Derivation of Patient Specific iPSCs and iHEP Cell Lines as a Tool to Investigate VKCFD2 in a Native Cellular Environment

Introduction: Vitamin K combined factor deficiency type 2 (VKCFD2) is a rare autosomal recessive bleeding disorder caused by a point mutation in the VKORC1 gene (p.Arg98Trp). VKORC1 is responsible for vitamin K recycling by catalyzing the reduction of vitamin K 2,3-epoxide (KO) into its quinone and then to hydroquinone form (KH₂). KH₂ in turn, serves as co-factor for the γ-carboxylation of vitamin K dependent proteins. Patients with VKORC1:p.Arg98Trp mutation show spontaneous bleeding due to diminished activity of all vitamin K dependent clotting factors. Treatment for VKCFD2 is based on daily supplementation of vitamin K.

The current available cellular model of VKCFD2 rely on protein overexpression in HEK cells.

The aim of this study is to obtain a native cellular model of VKCFD2 which resembles the complexity of the disease both at the genotype and phenotype level.

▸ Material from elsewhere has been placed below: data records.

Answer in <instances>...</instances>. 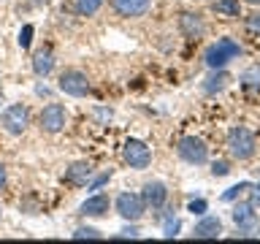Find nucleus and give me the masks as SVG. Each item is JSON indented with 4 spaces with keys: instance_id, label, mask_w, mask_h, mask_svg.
<instances>
[{
    "instance_id": "4be33fe9",
    "label": "nucleus",
    "mask_w": 260,
    "mask_h": 244,
    "mask_svg": "<svg viewBox=\"0 0 260 244\" xmlns=\"http://www.w3.org/2000/svg\"><path fill=\"white\" fill-rule=\"evenodd\" d=\"M32 30H36L32 24H24V27L19 30V46H22V49H30V44H32Z\"/></svg>"
},
{
    "instance_id": "6ab92c4d",
    "label": "nucleus",
    "mask_w": 260,
    "mask_h": 244,
    "mask_svg": "<svg viewBox=\"0 0 260 244\" xmlns=\"http://www.w3.org/2000/svg\"><path fill=\"white\" fill-rule=\"evenodd\" d=\"M103 6V0H76V11L81 16H92L98 14V8Z\"/></svg>"
},
{
    "instance_id": "aec40b11",
    "label": "nucleus",
    "mask_w": 260,
    "mask_h": 244,
    "mask_svg": "<svg viewBox=\"0 0 260 244\" xmlns=\"http://www.w3.org/2000/svg\"><path fill=\"white\" fill-rule=\"evenodd\" d=\"M247 190H252V185H249V182H239V185H233L231 190L222 193V201H233V198H239V195L247 193Z\"/></svg>"
},
{
    "instance_id": "7c9ffc66",
    "label": "nucleus",
    "mask_w": 260,
    "mask_h": 244,
    "mask_svg": "<svg viewBox=\"0 0 260 244\" xmlns=\"http://www.w3.org/2000/svg\"><path fill=\"white\" fill-rule=\"evenodd\" d=\"M136 233H138V231H136V228H125V231H122L119 236H136Z\"/></svg>"
},
{
    "instance_id": "412c9836",
    "label": "nucleus",
    "mask_w": 260,
    "mask_h": 244,
    "mask_svg": "<svg viewBox=\"0 0 260 244\" xmlns=\"http://www.w3.org/2000/svg\"><path fill=\"white\" fill-rule=\"evenodd\" d=\"M241 81H244V84H249V87H260V68H257V65H255V68H249L247 73H244Z\"/></svg>"
},
{
    "instance_id": "c85d7f7f",
    "label": "nucleus",
    "mask_w": 260,
    "mask_h": 244,
    "mask_svg": "<svg viewBox=\"0 0 260 244\" xmlns=\"http://www.w3.org/2000/svg\"><path fill=\"white\" fill-rule=\"evenodd\" d=\"M249 27L252 30H260V14H252L249 16Z\"/></svg>"
},
{
    "instance_id": "20e7f679",
    "label": "nucleus",
    "mask_w": 260,
    "mask_h": 244,
    "mask_svg": "<svg viewBox=\"0 0 260 244\" xmlns=\"http://www.w3.org/2000/svg\"><path fill=\"white\" fill-rule=\"evenodd\" d=\"M65 122H68V111H65L62 103H49V106H44V111L38 114V125H41V130H46V133H60L65 128Z\"/></svg>"
},
{
    "instance_id": "423d86ee",
    "label": "nucleus",
    "mask_w": 260,
    "mask_h": 244,
    "mask_svg": "<svg viewBox=\"0 0 260 244\" xmlns=\"http://www.w3.org/2000/svg\"><path fill=\"white\" fill-rule=\"evenodd\" d=\"M144 209H146V203H144V198L138 193H127L125 190V193L117 195V211L125 220H133V223H136V220H141Z\"/></svg>"
},
{
    "instance_id": "dca6fc26",
    "label": "nucleus",
    "mask_w": 260,
    "mask_h": 244,
    "mask_svg": "<svg viewBox=\"0 0 260 244\" xmlns=\"http://www.w3.org/2000/svg\"><path fill=\"white\" fill-rule=\"evenodd\" d=\"M52 68H54V60H52L49 52H38L36 57H32V71H36L38 76H49Z\"/></svg>"
},
{
    "instance_id": "f03ea898",
    "label": "nucleus",
    "mask_w": 260,
    "mask_h": 244,
    "mask_svg": "<svg viewBox=\"0 0 260 244\" xmlns=\"http://www.w3.org/2000/svg\"><path fill=\"white\" fill-rule=\"evenodd\" d=\"M228 146H231V155L236 160H249L252 155H255V136H252L244 125H236L231 133H228Z\"/></svg>"
},
{
    "instance_id": "0eeeda50",
    "label": "nucleus",
    "mask_w": 260,
    "mask_h": 244,
    "mask_svg": "<svg viewBox=\"0 0 260 244\" xmlns=\"http://www.w3.org/2000/svg\"><path fill=\"white\" fill-rule=\"evenodd\" d=\"M176 149H179V155H182L187 163H192V166H201V163H206V158H209L206 144H203L201 138H195V136H184Z\"/></svg>"
},
{
    "instance_id": "4468645a",
    "label": "nucleus",
    "mask_w": 260,
    "mask_h": 244,
    "mask_svg": "<svg viewBox=\"0 0 260 244\" xmlns=\"http://www.w3.org/2000/svg\"><path fill=\"white\" fill-rule=\"evenodd\" d=\"M179 27H182V33L187 38H201L203 36V22L198 14H182V19H179Z\"/></svg>"
},
{
    "instance_id": "f3484780",
    "label": "nucleus",
    "mask_w": 260,
    "mask_h": 244,
    "mask_svg": "<svg viewBox=\"0 0 260 244\" xmlns=\"http://www.w3.org/2000/svg\"><path fill=\"white\" fill-rule=\"evenodd\" d=\"M214 11L225 14V16H241V6H239V0H217Z\"/></svg>"
},
{
    "instance_id": "b1692460",
    "label": "nucleus",
    "mask_w": 260,
    "mask_h": 244,
    "mask_svg": "<svg viewBox=\"0 0 260 244\" xmlns=\"http://www.w3.org/2000/svg\"><path fill=\"white\" fill-rule=\"evenodd\" d=\"M192 211V215H206V209H209V203L203 201V198H195V201H190V206H187Z\"/></svg>"
},
{
    "instance_id": "cd10ccee",
    "label": "nucleus",
    "mask_w": 260,
    "mask_h": 244,
    "mask_svg": "<svg viewBox=\"0 0 260 244\" xmlns=\"http://www.w3.org/2000/svg\"><path fill=\"white\" fill-rule=\"evenodd\" d=\"M252 206H260V185L252 187Z\"/></svg>"
},
{
    "instance_id": "bb28decb",
    "label": "nucleus",
    "mask_w": 260,
    "mask_h": 244,
    "mask_svg": "<svg viewBox=\"0 0 260 244\" xmlns=\"http://www.w3.org/2000/svg\"><path fill=\"white\" fill-rule=\"evenodd\" d=\"M176 231H179V220H171V223L166 225V236L171 239V236H176Z\"/></svg>"
},
{
    "instance_id": "7ed1b4c3",
    "label": "nucleus",
    "mask_w": 260,
    "mask_h": 244,
    "mask_svg": "<svg viewBox=\"0 0 260 244\" xmlns=\"http://www.w3.org/2000/svg\"><path fill=\"white\" fill-rule=\"evenodd\" d=\"M0 125H3L6 133L22 136V133H24V128L30 125V109H27V106H22V103L8 106V109L0 114Z\"/></svg>"
},
{
    "instance_id": "9d476101",
    "label": "nucleus",
    "mask_w": 260,
    "mask_h": 244,
    "mask_svg": "<svg viewBox=\"0 0 260 244\" xmlns=\"http://www.w3.org/2000/svg\"><path fill=\"white\" fill-rule=\"evenodd\" d=\"M106 211H109V195H103V193L89 195V198L79 206L81 217H103Z\"/></svg>"
},
{
    "instance_id": "a211bd4d",
    "label": "nucleus",
    "mask_w": 260,
    "mask_h": 244,
    "mask_svg": "<svg viewBox=\"0 0 260 244\" xmlns=\"http://www.w3.org/2000/svg\"><path fill=\"white\" fill-rule=\"evenodd\" d=\"M228 81H231V76H228V73H214V76H209L206 79V84H203V89H206V93H219V89H222Z\"/></svg>"
},
{
    "instance_id": "5701e85b",
    "label": "nucleus",
    "mask_w": 260,
    "mask_h": 244,
    "mask_svg": "<svg viewBox=\"0 0 260 244\" xmlns=\"http://www.w3.org/2000/svg\"><path fill=\"white\" fill-rule=\"evenodd\" d=\"M73 239H101V231H95V228H79L73 233Z\"/></svg>"
},
{
    "instance_id": "f257e3e1",
    "label": "nucleus",
    "mask_w": 260,
    "mask_h": 244,
    "mask_svg": "<svg viewBox=\"0 0 260 244\" xmlns=\"http://www.w3.org/2000/svg\"><path fill=\"white\" fill-rule=\"evenodd\" d=\"M239 54H241V46L236 44L233 38H219L217 44H211L206 49V57H203V60H206L209 68H222V65H228Z\"/></svg>"
},
{
    "instance_id": "a878e982",
    "label": "nucleus",
    "mask_w": 260,
    "mask_h": 244,
    "mask_svg": "<svg viewBox=\"0 0 260 244\" xmlns=\"http://www.w3.org/2000/svg\"><path fill=\"white\" fill-rule=\"evenodd\" d=\"M109 179H111V171H106V174H101V176H98L95 182H92V190H98V187H103L106 182H109Z\"/></svg>"
},
{
    "instance_id": "c756f323",
    "label": "nucleus",
    "mask_w": 260,
    "mask_h": 244,
    "mask_svg": "<svg viewBox=\"0 0 260 244\" xmlns=\"http://www.w3.org/2000/svg\"><path fill=\"white\" fill-rule=\"evenodd\" d=\"M3 185H6V168L0 166V190H3Z\"/></svg>"
},
{
    "instance_id": "473e14b6",
    "label": "nucleus",
    "mask_w": 260,
    "mask_h": 244,
    "mask_svg": "<svg viewBox=\"0 0 260 244\" xmlns=\"http://www.w3.org/2000/svg\"><path fill=\"white\" fill-rule=\"evenodd\" d=\"M0 217H3V209H0Z\"/></svg>"
},
{
    "instance_id": "393cba45",
    "label": "nucleus",
    "mask_w": 260,
    "mask_h": 244,
    "mask_svg": "<svg viewBox=\"0 0 260 244\" xmlns=\"http://www.w3.org/2000/svg\"><path fill=\"white\" fill-rule=\"evenodd\" d=\"M228 171H231V168H228V163H225V160H217L214 166H211V174H214V176H225Z\"/></svg>"
},
{
    "instance_id": "9b49d317",
    "label": "nucleus",
    "mask_w": 260,
    "mask_h": 244,
    "mask_svg": "<svg viewBox=\"0 0 260 244\" xmlns=\"http://www.w3.org/2000/svg\"><path fill=\"white\" fill-rule=\"evenodd\" d=\"M141 198H144L146 206L160 209L162 203H166V198H168V190H166V185H162V182H149V185H144Z\"/></svg>"
},
{
    "instance_id": "2f4dec72",
    "label": "nucleus",
    "mask_w": 260,
    "mask_h": 244,
    "mask_svg": "<svg viewBox=\"0 0 260 244\" xmlns=\"http://www.w3.org/2000/svg\"><path fill=\"white\" fill-rule=\"evenodd\" d=\"M247 3H260V0H247Z\"/></svg>"
},
{
    "instance_id": "39448f33",
    "label": "nucleus",
    "mask_w": 260,
    "mask_h": 244,
    "mask_svg": "<svg viewBox=\"0 0 260 244\" xmlns=\"http://www.w3.org/2000/svg\"><path fill=\"white\" fill-rule=\"evenodd\" d=\"M125 163L130 168H136V171H141V168H146L152 163V149L146 146L144 141H138V138H130V141L125 144Z\"/></svg>"
},
{
    "instance_id": "ddd939ff",
    "label": "nucleus",
    "mask_w": 260,
    "mask_h": 244,
    "mask_svg": "<svg viewBox=\"0 0 260 244\" xmlns=\"http://www.w3.org/2000/svg\"><path fill=\"white\" fill-rule=\"evenodd\" d=\"M195 239H217L219 233H222V223H219V217H203L198 225H195Z\"/></svg>"
},
{
    "instance_id": "6e6552de",
    "label": "nucleus",
    "mask_w": 260,
    "mask_h": 244,
    "mask_svg": "<svg viewBox=\"0 0 260 244\" xmlns=\"http://www.w3.org/2000/svg\"><path fill=\"white\" fill-rule=\"evenodd\" d=\"M60 89L71 98H84L89 93V81L81 71H65L60 76Z\"/></svg>"
},
{
    "instance_id": "f8f14e48",
    "label": "nucleus",
    "mask_w": 260,
    "mask_h": 244,
    "mask_svg": "<svg viewBox=\"0 0 260 244\" xmlns=\"http://www.w3.org/2000/svg\"><path fill=\"white\" fill-rule=\"evenodd\" d=\"M89 179H92V166L89 163H73V166L65 171V182L73 187H84Z\"/></svg>"
},
{
    "instance_id": "2eb2a0df",
    "label": "nucleus",
    "mask_w": 260,
    "mask_h": 244,
    "mask_svg": "<svg viewBox=\"0 0 260 244\" xmlns=\"http://www.w3.org/2000/svg\"><path fill=\"white\" fill-rule=\"evenodd\" d=\"M233 223L241 228V231H249L252 225L257 223L255 211H252V206H247V203H239V206L233 209Z\"/></svg>"
},
{
    "instance_id": "1a4fd4ad",
    "label": "nucleus",
    "mask_w": 260,
    "mask_h": 244,
    "mask_svg": "<svg viewBox=\"0 0 260 244\" xmlns=\"http://www.w3.org/2000/svg\"><path fill=\"white\" fill-rule=\"evenodd\" d=\"M114 11L119 16H127V19H136V16H144L149 11L152 0H111Z\"/></svg>"
}]
</instances>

Methods: Peripheral blood was collected from two members of a VKCFD2 family (the homozygous daughter and the heterozygous father) and from two healthy donors (one female and one male). Peripheral blood mononuclear cells (PMBCs) were isolated and the erythroid progenitor cells (EPCs) population was expanded. EPCs were then nucleofected with episomal plasmids carrying four reprogramming factors (Oct4, Kfl4, Sox2, c-Myc) to obtain human induced pluripotent stem cell (hiPSCs) from each patient and healthy donors. The pluripotency and genomic integrity of hiPSCs clones was confirmed by qRT-PCR, immunostaining, embryoid bodies formation assay and karyotyping. hiPSCs where then differentiated into induced hepatocyte-like cells (iHEPs) by using small molecules that simulate in vivo liver signaling and development. The expression of specific iHEPs markers was confirmed by qRT-PCR, immunostaining and filipin staining.

Results: Multiple hiPSC lines were derived from each patient and controls. Once the pluripotency of the hiPSC line was confirmed, one hiPSCs clone derived from the female control was further differentiated into induced hepatocyte-like cells. These iHEPs showed hepatocyte-like morphology, expressed hepatocyte associated marker (albumin, α-fetoprotein, HNF4α) and were able to synthetize cholesterol as confirmed by filipin staining.

Conclusions: Our hiPSCs and iHEPs models might allow us to understand and characterize the molecular mechanism behind VKCFD2. The bleeding phenotype can be investigated with the help of iHEPs and the unclear role of p.Arg98Trp in extra-hepatic phenotypes could be elucidated by differentiating hiPSCs into other tissue specific cell types owing to the pluripotent nature of hiPSCs.

No conflict of interest has been declared by the author(s).